L’oreille tendue de… Simenon

Tasse reproduisant la couverture du roman Chez Krull de Georges Simenon

«Comment Maria Krull avait-elle senti que ces pas-là n’étaient pas d’honnêtes pas de clients mais qu’ils apportaient une menace ? Il avait suffi de quelques heurts de sabots sur le sol et déjà elle abandonnait un drame pour un autre auquel elle tendait l’oreille. Son regard devenait plus aigu, elle oubliait Hans, elle courait, en esprit, vers la boutique et le corps suivait l’esprit.
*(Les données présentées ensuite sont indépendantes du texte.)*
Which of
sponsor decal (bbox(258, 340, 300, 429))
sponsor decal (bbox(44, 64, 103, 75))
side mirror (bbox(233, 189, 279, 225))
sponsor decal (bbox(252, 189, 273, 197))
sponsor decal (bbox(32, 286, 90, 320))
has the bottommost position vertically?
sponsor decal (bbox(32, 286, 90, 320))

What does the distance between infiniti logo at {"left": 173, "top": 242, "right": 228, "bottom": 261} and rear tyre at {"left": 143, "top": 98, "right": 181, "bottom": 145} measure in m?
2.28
Hans ne devait jamais oublier cette image d’elle, aussi lourde, aussi définitive que les portraits d’album : elle avait atteint la cuisine et elle se tenait debout contre un des battants de la porte vitrée. Cette porte était tendue d’un fin rideau et la lumière auréolait les cheveux gris cependant que le visage, à contre-jour, était plus modelé et plus ferme.»

Simenon, Chez Krull, dans Tout Simenon 21, Montréal et Paris, Presses de la Cité et Libre expression, coll. «Omnibus», 1992, p. 877-1010, p. 964. Édition originale : 1939.
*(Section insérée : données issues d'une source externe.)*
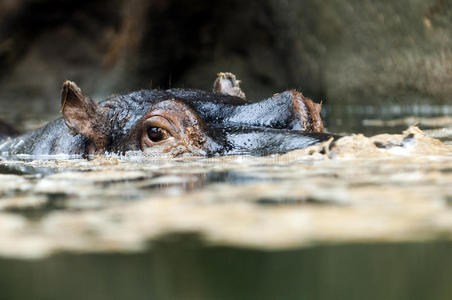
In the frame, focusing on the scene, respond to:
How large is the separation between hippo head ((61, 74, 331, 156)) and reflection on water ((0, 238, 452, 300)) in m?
2.15

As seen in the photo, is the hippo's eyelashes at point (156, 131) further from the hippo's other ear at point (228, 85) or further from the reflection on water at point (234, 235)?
the hippo's other ear at point (228, 85)

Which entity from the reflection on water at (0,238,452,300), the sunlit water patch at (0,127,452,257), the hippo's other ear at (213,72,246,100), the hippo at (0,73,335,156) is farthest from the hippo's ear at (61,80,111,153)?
the reflection on water at (0,238,452,300)

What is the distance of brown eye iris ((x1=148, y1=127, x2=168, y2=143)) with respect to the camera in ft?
12.9

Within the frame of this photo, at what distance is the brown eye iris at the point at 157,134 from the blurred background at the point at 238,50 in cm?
563

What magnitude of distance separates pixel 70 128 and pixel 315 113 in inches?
72.5

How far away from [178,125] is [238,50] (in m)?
8.90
L’oreille tendue de… Alain Mabanckou

Image tirée de Refrancisons-nous, 1951 (deuxième édition), p. 97

«Le déclin de la langue française est une obsession inventée par ceux qui pratiquent la politique de la citadelle assiégée — une citadelle dans laquelle je ne me trouve pas car j’ai appris à tendre l’oreille du côté de la rumeur du monde.»

Alain Mabanckou, mai 2023

 

Illustration : J.-F., F. [Frère Jean-Ferdinand], Refrancisons-nous, s.l. [Montmorency, Québec ?], s.é., coll. «Nous», 1951 (deuxième édition), 143 p., p. 97.

L’oreille tendue de… Simenon

Georges Simenon, Félicie est là, éd. de 2011, couverture

«Elle tend l’oreille. Qu’est-ce que c’est ? Il y a quelqu’un dans la cuisine. Elle reconnaît le bruit familier du moulin à café. Elle rêve. Il n’est pas possible que quelqu’un soit occupé à moudre du café.»
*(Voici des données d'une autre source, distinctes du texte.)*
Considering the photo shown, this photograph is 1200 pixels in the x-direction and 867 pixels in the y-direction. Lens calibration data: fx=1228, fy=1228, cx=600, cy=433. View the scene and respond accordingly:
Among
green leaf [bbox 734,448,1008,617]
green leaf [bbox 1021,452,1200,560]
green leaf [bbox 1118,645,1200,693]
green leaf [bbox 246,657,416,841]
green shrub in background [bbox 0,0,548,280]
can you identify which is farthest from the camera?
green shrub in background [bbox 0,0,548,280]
Georges Simenon, Félicie est là, dans Tout Simenon 24, Paris et Montréal, Presses de la Cité et Libre expression, coll. «Omnibus», 1992, p. 563-646, p. 641. Édition originale : 1944.

L’oreille tendue de… David Lopez

David Lopez, Fief, éd. de 2018, couverture

«Untel, lui, il aime bien entendre les moteurs, parce que souvent il arrive à dire quel genre de modèle c’est. Il a traîné avec les mecs à scooter quand il grattait les plans de Lahuiss. Il en a appris un rayon sur la mécanique. Sucré, Ixe et moi, et puis Lahuiss aussi, ce n’était pas notre délire. On en a surtout retenu une notion de carbu de douze. Pour se foutre de leur gueule, Sucré, quand il entendait un scooter passer, il faisait chut les gars, il tendait l’oreille et l’index, et il disait un truc du genre Kawasaki de couleur verte.»

David Lopez, Fief. Roman, Paris, Seuil, coll. «Points», P4874, 2019, 236 p., p. 77-78. Édition originale : 2017.